Je savais que ça allait arriver, mais je ne pensais pas que je serais celle qui allait interrompre cela. Est-ce que j'ai songé en profondeur à ce choix ? Non, parce que si je le faisais, je déciderais de tout lui raconter sans oublier d'omettre la moindre information, et nous déciderions d'échanger qu'à travers un portable. Mais c'est une possbilité qui est trop éphémère, et qui sur le long terme est impossible. En fait j'y ai pensé. Pour être totalement transparente, j'ai passé la nuit à chercher la réponse à cette question. Je ne veux simplement pas prendre le risque de mettre Alan en danger. Nathan aurait pu mettre un terme à sa vie depuis bien longtemps, c'est seulement qu'il apprécie davantage le fait que je sois celle qui repousse Alan. C'est moi qui quitte Anderson, et c'est possiblement plus agréable et satisfaisant pour lui. Qui sait ? Peut-être que ça lui donne le sentiment d'être aimé, d'avoir le plein pouvoir ou je ne sais quelle autre connerie. C'est un psychopathe, tous les psychopathes ne font que cela : rechercher l'attention d'autrui à travers des ignominies qui n'ont aucun sens.

Ma valise est bouclée, je suis fin prête à déserter la ville. Où est-ce que je me rends ? Je n'en ai aucune idée. Crécher dans ma voiture ne me fera pas de mal, ça ne me fera pas aussi mal que ce que Nathan m'a fait subir. Plus rien n'a d'importance. Je veux juste que les personnes que j'aime ne soient pas impactées par la souillure putride qui me ronge, je veux qu'elles soit épargnées. Ce que la petite fille a enduré par ma faute m'empêche de fermer l'œil de la nuit, je devrais me réjouir qu'Alan soit toujours en vie. Il a quand même fait du mal à Anderson, je m'en veux et je sais que la prochaine étape sera la mort.

Je continuerais sagement à rendre visite à Orcus de temps à autre, et je ne serais pas très loin.
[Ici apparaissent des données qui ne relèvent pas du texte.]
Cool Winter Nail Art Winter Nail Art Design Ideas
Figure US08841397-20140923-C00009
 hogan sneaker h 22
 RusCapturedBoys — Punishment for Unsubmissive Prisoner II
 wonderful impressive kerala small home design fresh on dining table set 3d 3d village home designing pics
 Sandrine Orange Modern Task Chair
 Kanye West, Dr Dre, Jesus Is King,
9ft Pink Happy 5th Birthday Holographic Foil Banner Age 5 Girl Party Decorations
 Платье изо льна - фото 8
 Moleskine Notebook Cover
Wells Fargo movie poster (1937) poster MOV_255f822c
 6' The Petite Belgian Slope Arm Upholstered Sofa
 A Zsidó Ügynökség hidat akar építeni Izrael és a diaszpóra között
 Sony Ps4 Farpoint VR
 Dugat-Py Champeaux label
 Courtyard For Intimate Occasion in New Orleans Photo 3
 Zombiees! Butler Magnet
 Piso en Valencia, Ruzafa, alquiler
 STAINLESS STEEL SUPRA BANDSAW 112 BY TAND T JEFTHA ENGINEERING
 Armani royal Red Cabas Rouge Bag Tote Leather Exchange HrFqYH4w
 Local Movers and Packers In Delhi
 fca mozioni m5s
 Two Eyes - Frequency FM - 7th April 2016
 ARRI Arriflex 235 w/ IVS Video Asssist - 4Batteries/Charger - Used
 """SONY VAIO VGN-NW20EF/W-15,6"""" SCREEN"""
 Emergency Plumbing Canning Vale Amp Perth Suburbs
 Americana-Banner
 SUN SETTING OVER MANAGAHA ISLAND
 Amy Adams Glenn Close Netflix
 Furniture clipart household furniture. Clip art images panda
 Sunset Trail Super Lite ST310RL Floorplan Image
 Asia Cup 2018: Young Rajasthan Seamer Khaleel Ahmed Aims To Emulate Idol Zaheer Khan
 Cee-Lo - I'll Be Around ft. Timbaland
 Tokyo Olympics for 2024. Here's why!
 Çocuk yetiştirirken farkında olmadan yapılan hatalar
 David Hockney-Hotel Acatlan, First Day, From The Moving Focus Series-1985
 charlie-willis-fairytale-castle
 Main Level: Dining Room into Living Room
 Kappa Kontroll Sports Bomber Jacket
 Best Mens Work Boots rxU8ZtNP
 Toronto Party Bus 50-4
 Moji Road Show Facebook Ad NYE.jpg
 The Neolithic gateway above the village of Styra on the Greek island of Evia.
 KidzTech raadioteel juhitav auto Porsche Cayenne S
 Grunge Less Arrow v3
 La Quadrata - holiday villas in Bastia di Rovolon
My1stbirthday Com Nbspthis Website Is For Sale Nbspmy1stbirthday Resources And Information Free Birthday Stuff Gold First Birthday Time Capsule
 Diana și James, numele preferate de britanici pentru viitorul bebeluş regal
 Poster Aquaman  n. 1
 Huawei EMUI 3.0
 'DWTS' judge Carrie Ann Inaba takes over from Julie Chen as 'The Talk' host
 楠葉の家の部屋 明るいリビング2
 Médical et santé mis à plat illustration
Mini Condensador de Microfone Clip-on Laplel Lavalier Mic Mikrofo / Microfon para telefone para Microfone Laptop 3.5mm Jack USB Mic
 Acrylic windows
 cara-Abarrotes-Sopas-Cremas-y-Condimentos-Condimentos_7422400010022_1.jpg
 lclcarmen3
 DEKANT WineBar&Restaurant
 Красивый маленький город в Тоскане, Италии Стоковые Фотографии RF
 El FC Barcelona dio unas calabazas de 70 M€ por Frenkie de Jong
Je veux juste suffisamment l'être pour ne pas avoir à croiser Alan à chaque coin de rue. Anderson verra par lui même qu'il ne lui est pas impossible d'aimer une autre femme, il n'aura pas d'autre choix de toute façon, il devra passer à autre chose. Je désire mettre fin à tout cela, avant que ça ne devienne fatale.

Je m'immobilise à l'entrée une dizaine de minutes ou peut-être une heure entière, je n'en sais rien. La linière de mon sac à dos est appuyée sur mon épaule, et mes mains serrent fortement les poignées de mes deux valises. Mon cœur bat très fort, je ressens cette étrange boule en moi, comme si j'allais passer le permis, ou que j'arrivais aux portes du couloir de la mort.

À l'instant où mes doigts frôlent la poignée, je discerne un léger son contre la paroi qui me sépare du seuil de la porte d'entrée. Mon souffle se coupe de façon claire et précise, car le son se répète. C'est Alan, c'est lui. Il est le seul à frapper à la porte de cette manière, en tapotant très légèrement pour ne pas me faire paniquer. Mon téléphone se met à sonner fortement, je saute sur mon sac à main et fouille violemment à l'intérieur. Une longue dizaine de secondes plus tard, j'éteins la sonnerie. Il l'a entendu, c'est évident. "Enra ?", je ne prononce pas le moindre mot, "Enra ? Je sais que t'es là, ça va ?" Je soupire, j'ai été prise la main dans le sac, et je me sens stupide. Comment vais-je échapper à son fichu interrogatoire ? Alan Anderson est un flic, il remarquera que quelque chose d'anormal se déroule en ce moment même.

"Je mets un truc et je viens t'ouvrir !", je dis avec beaucoup d'entrain. Je soulève mes valises que je camoufle dans ma chambre, j'enfile un pyjama et retourne vers l'entrée. Je sens mon pouls cogner aux extrémités de mes doigts. Mon cœur bat contre mes tempes, il heurte durement cette fine couche de peau. Je suis plus stressée que jamais, parce qu'Alan lit en moi comme dans un livre ouvert. Et je ne suis pas en mesure de subir une confrontation. Je ne le supporterais pas.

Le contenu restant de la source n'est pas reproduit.